### Aim:
State how many lines of the listing below contain the word "short". Reply with the number alone.

* START Exercise materials *

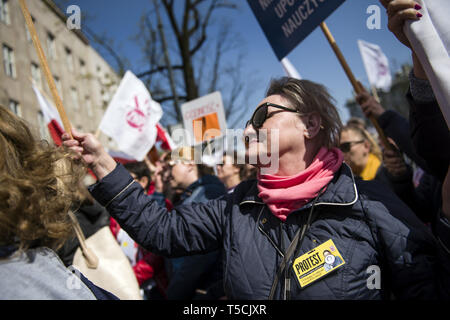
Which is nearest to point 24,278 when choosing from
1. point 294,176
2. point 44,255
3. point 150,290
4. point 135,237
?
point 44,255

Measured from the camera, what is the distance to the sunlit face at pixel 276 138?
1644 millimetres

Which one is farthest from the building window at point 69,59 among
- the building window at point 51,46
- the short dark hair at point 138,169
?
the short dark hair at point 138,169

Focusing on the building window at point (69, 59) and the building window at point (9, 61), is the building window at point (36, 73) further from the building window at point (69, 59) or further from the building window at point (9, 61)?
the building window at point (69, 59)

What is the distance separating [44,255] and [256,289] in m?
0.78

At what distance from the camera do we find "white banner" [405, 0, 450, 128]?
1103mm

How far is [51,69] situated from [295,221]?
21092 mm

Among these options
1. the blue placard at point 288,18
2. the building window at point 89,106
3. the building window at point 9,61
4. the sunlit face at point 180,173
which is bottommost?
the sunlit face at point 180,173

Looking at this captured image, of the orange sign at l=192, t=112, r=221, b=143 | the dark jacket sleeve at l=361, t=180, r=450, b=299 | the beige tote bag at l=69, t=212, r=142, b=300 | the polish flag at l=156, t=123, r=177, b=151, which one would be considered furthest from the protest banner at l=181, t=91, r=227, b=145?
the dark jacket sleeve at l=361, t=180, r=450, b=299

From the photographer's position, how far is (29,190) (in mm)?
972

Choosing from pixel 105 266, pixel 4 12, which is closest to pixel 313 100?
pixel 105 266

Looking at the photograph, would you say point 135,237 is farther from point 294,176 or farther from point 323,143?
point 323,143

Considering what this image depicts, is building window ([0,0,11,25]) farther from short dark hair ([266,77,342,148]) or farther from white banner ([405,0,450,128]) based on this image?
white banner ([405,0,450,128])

* END Exercise materials *
* START Exercise materials *

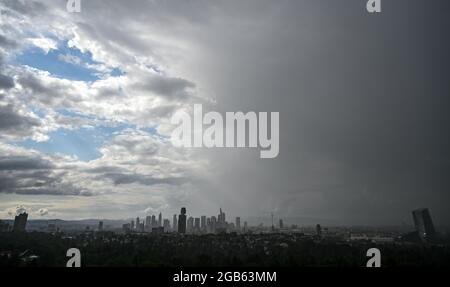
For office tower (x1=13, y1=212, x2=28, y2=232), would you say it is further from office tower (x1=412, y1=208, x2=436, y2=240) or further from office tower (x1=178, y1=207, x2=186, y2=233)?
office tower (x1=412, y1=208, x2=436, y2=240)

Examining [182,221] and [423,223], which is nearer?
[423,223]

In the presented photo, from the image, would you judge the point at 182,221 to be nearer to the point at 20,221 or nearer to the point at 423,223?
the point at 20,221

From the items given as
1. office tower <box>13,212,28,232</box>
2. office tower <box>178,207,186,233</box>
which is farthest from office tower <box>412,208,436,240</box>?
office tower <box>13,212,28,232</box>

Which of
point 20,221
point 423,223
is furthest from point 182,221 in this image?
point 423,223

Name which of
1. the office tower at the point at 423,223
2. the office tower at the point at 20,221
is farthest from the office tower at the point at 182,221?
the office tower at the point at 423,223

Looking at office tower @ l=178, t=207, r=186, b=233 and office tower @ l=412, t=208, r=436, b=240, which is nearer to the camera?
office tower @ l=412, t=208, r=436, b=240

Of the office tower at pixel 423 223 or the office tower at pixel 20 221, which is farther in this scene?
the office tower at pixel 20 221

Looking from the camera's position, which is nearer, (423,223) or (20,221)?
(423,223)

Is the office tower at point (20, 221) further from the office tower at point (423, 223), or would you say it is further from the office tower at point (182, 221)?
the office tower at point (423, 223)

* END Exercise materials *

### Result:
3